Areva T&D India is fast consolidating its leadership in the 765 kv domain in the country. The company, which has been winning orders quite consistently, has recently won four orders worth approximately Rs 350 crores to supply four extra high voltage 765 kv substations to Power Grid Corporation. One holding the stock (cmp Rs 344) can stay invested for long term and look at increasing exposure at sharp falls.
10:00 AM: Trading got off to a cautious start on the major Indian bourses this morning amid weak global cues.
The market is expected to open on a weak note on negative global cues. However, some buying is likely at lower levels on expectations of some positive measures from the forthcoming Union Budget. A moderate to high degree of volatility is in the offing.
With the Apex bank set to bring about more transparency by standardising the way banks calculate their PLRs and barring them from lending below their respective PLRs, some action is likely in the banking space today.
Realty stocks may find the going tough once again. However, some modest buying is not ruled out at lower levels at select counters.
Metals may find support at declines and regain a bit of lost ground. Select pharma and IT stocks may edge higher.
Jet Airways is planning to reduce capacity by another 10% and redeploy excess aircraft to select international routes that are showing signs of recovery in order to tackle a difficult slowdown that has seen passenger traffic declining.

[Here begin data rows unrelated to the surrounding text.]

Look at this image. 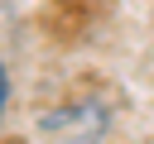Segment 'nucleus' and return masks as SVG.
I'll return each mask as SVG.
<instances>
[{
  "mask_svg": "<svg viewBox=\"0 0 154 144\" xmlns=\"http://www.w3.org/2000/svg\"><path fill=\"white\" fill-rule=\"evenodd\" d=\"M106 10H111V0H48L43 5V29L58 43H77L106 19Z\"/></svg>",
  "mask_w": 154,
  "mask_h": 144,
  "instance_id": "nucleus-1",
  "label": "nucleus"
},
{
  "mask_svg": "<svg viewBox=\"0 0 154 144\" xmlns=\"http://www.w3.org/2000/svg\"><path fill=\"white\" fill-rule=\"evenodd\" d=\"M5 106H10V72H5V62H0V120H5Z\"/></svg>",
  "mask_w": 154,
  "mask_h": 144,
  "instance_id": "nucleus-2",
  "label": "nucleus"
}]
</instances>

Last week, the company had said that it had already cut capacity by a fifth in the domestic market and was planning to prune it further.
Automobile stock Ashok Leyland may have a tough ride following the company's commercial vehicle sales dropping down by nearly 65% in May this year. The company had reported a decline of 67.90% in total domestic sales of medium and heavy commercial vehicles at 1,643 units from 5,119 units in the same month last year.
Macro and Market Factors
The Wall Street ended flat yesterday despite a strong comeback from lower levels. Asian markets are mostly trading in the red on profit taking. Back home, the bears, who had sent stock prices crashing down yesterday afternoon, are likely to fancy their chances again thanks to weak global markets.